WHAT TO DO
Please return every line of the records below that contains the word "scraper".
(DATASET RECORDS Opens)
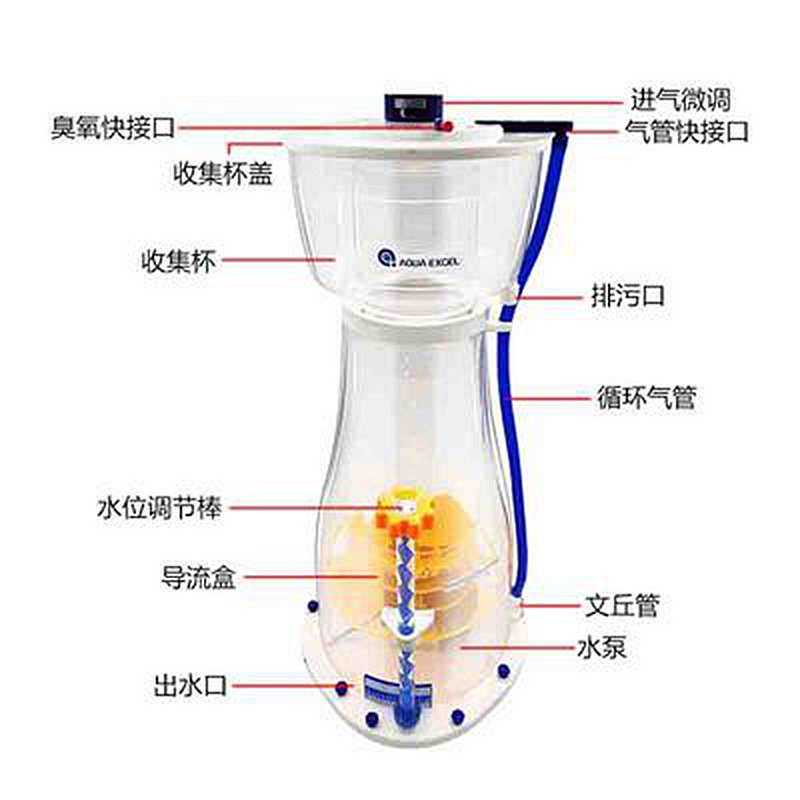 进气微调
臭氧快接口
气管快接口
收集杯盖
收集杯
AQUA EXCEL
排污口
循环气管
水位调节棒
导流盒
文丘管
水泵
出水口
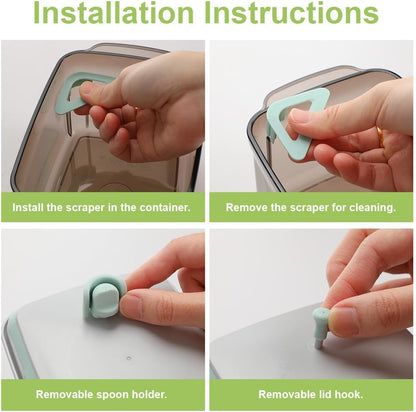 Installation Instructions

Install the scraper in the container.

Remove the scraper for cleaning.

Removable spoon holder.

Removable lid hook.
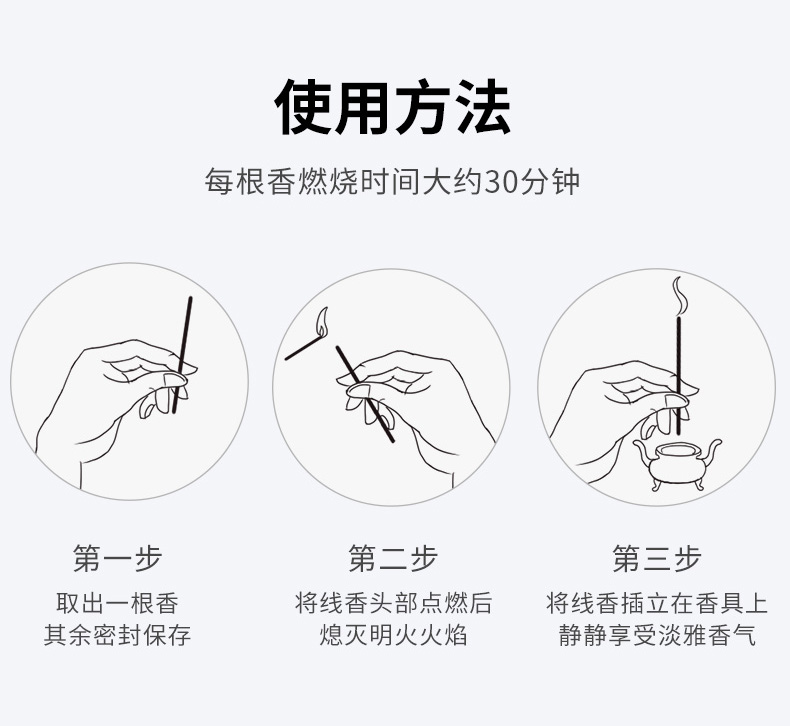 使用方法

每根香燃烧时间大约30分钟

第一步
取出一根香
其余密封保存

第二步
将线香头部点燃后
熄灭明火火焰

第三步
将线香插立在香具上
静静享受淡雅香气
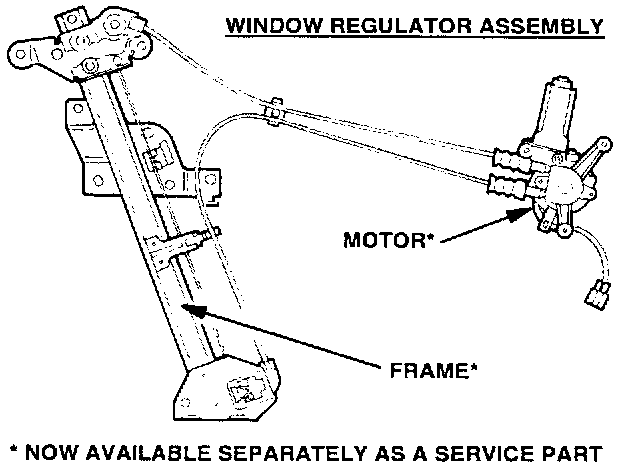 WINDOW REGULATOR ASSEMBLY

MOTOR*

FRAME*

* NOW AVAILABLE SEPARATELY AS A SERVICE PART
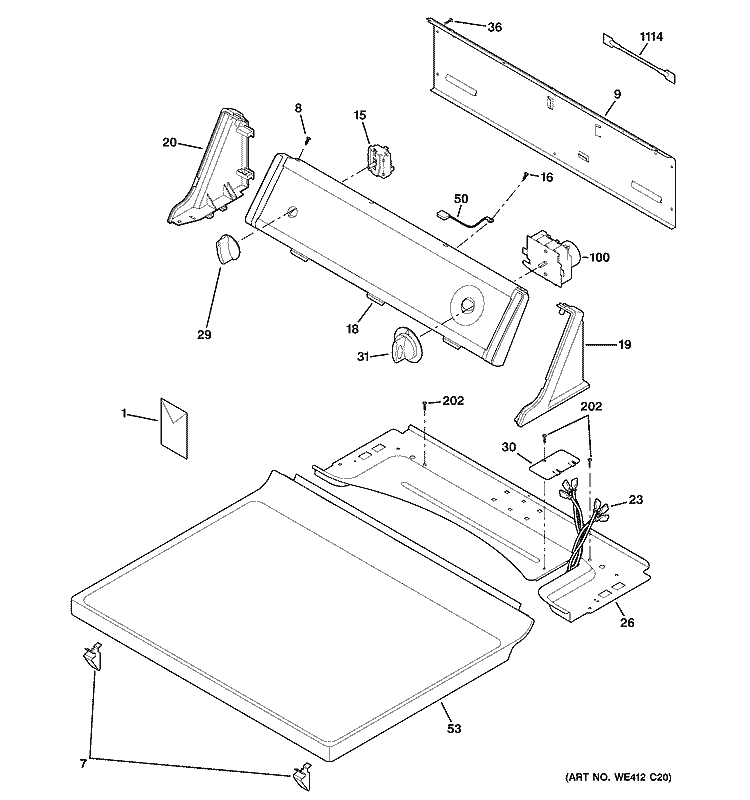 36
1114
9
8
15
20
16
50
100
29
18
31
19
1
202
202
30
23
26
53
7
(ART NO. WE412 C20)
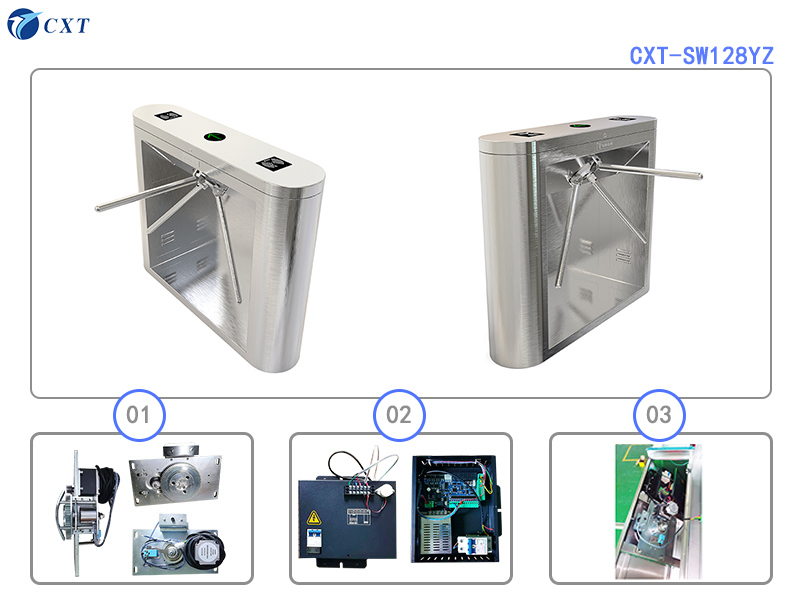 CXT

CXT-SW128YZ

01

02

03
(DATASET RECORDS Closes)
SOLUTION FOR THIS EXERCISE
Install the scraper in the container.
Remove the scraper for cleaning.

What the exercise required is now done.